_TRY IT_.
Could you pick up the diary piece about Cloud, the white silkie hen, right after its last sentence and carry it forward?

_EXERCISE PASSAGE_.
Diary of a Transplant: The Natural Demise of a Favorite Hen

  |  April 26, 2012

Each week, Greene County resident, writer and ex-Brooklynite Larissa Phillips tells us tales of life in the country. This week: a fond farewell to a favorite hen.

Some signs of bad things to come: first, a rustling in the bushes by the stable one morning. Then, Megan announced she’d seen “something greyish, like a small dog”, running on the edge of the pasture. The day after she saw a bushy-tailed something across the street. Then, our dog came in with her tongue hanging practically to the floor, and fell over, panting heavily for 15 minutes like she’d just sprinted ten miles; she’d obviously chased something.

Finally, two mornings ago, no sign of Cloud, the white silkie hen we’ve had since Brooklyn.

Why is it always our favorite hens?

Cloud’s life was like a story book. She started out as a factory-farmed chicken destined for the soup pot. As fancy-looking as they are, Silkies are popular with the Chinese communities, who use them for a special kind of health soup. But Cloud’s destiny held something else. She was seen in the window of a Brooklyn slaughterhouse on Hamilton Avenue by a passing teenage girl, who bought her for $7.

The girl happened to be the daughter of one of the secretaries at my kids’ school. So Cloud went, in one afternoon, from a crowded slaughterhouse under the Brooklyn-Queens Expressway to a public school in Carroll Gardens, an urgent phone call being made on her behalf.

I had five backyard hens at the time, and I had been known to bring my chickens to events at the school. I was the Chicken Lady. I was the first person they called.

_GIVEN RECORDS_.
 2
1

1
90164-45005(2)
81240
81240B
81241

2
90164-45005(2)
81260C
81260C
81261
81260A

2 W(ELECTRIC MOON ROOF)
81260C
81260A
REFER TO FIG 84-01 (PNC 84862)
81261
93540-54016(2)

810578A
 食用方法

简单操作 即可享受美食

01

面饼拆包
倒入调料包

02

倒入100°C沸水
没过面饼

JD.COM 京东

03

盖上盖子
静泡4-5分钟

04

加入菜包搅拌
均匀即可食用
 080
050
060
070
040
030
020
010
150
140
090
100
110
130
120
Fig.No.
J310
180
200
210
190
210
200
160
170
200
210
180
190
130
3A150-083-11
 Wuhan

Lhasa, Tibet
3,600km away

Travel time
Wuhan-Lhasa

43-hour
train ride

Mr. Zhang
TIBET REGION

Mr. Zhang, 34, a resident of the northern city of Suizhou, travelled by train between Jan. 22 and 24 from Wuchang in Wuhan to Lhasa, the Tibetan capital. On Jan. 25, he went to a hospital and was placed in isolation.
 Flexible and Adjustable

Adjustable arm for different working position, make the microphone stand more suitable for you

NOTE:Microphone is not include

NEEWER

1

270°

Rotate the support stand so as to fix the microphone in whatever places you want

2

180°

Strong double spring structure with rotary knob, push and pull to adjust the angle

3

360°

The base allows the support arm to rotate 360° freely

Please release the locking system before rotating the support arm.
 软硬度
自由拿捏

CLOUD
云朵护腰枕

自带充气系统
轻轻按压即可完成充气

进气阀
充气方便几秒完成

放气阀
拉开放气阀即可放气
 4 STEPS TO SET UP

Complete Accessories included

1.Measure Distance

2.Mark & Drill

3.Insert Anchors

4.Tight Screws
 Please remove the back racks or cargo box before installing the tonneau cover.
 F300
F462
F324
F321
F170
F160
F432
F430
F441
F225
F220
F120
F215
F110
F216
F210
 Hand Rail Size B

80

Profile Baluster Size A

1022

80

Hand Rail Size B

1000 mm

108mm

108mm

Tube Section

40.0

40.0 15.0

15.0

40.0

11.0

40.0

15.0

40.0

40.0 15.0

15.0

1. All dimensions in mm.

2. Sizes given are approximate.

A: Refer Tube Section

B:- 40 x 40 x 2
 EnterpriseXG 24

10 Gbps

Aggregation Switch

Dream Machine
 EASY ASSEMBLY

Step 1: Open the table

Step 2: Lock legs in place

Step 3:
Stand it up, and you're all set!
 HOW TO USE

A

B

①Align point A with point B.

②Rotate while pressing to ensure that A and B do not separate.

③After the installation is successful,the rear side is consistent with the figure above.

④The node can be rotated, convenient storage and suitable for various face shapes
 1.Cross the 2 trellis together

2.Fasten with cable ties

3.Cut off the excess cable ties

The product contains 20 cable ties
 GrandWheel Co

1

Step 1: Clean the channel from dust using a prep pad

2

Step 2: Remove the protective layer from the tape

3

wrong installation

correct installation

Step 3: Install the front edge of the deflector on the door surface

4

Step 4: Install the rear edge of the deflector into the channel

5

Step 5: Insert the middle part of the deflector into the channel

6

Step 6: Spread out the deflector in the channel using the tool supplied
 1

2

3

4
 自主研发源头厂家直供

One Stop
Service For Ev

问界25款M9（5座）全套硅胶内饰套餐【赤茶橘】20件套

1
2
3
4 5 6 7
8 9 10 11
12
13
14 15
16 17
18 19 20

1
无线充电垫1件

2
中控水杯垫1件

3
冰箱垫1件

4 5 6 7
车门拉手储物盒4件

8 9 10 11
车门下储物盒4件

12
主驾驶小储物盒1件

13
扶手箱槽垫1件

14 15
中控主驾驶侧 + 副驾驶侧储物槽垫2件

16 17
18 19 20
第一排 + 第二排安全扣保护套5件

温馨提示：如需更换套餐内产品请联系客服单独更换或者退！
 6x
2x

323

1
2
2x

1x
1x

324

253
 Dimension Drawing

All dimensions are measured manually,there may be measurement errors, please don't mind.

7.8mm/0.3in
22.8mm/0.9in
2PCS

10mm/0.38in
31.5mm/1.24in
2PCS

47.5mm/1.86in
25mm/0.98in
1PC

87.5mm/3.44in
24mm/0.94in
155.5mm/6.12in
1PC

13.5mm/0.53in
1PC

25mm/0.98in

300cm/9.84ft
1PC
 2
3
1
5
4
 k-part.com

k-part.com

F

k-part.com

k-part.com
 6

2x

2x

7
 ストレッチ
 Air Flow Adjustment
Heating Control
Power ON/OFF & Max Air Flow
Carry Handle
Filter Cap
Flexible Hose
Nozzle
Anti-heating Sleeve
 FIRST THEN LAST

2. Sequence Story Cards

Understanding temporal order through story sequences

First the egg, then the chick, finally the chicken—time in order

_OUTPUT OF THE EXERCISE_.
“How would you like another chicken?” the parent coordinator asked me. “She’s a fancy breed. With kind of a top hat?”

Oooh, a silkie! Well, sure, why not?

So we took her home. My kids named her Lucky Cloud, Cloud for short.

It was immediately clear she’d been raised in a factory farm. She didn’t know how to scratch in the dirt, for one thing. This is instinctive chicken behavior, but factory-farmed chicks are often raised on wire floors, and never get to scratch around. After a few days of observing our five hens, Cloud figured it out and began scratching.

And she didn’t roost. Chickens like to sleep up high, where they feel safe. Cloud just huddled on the ground in a corner of the coop.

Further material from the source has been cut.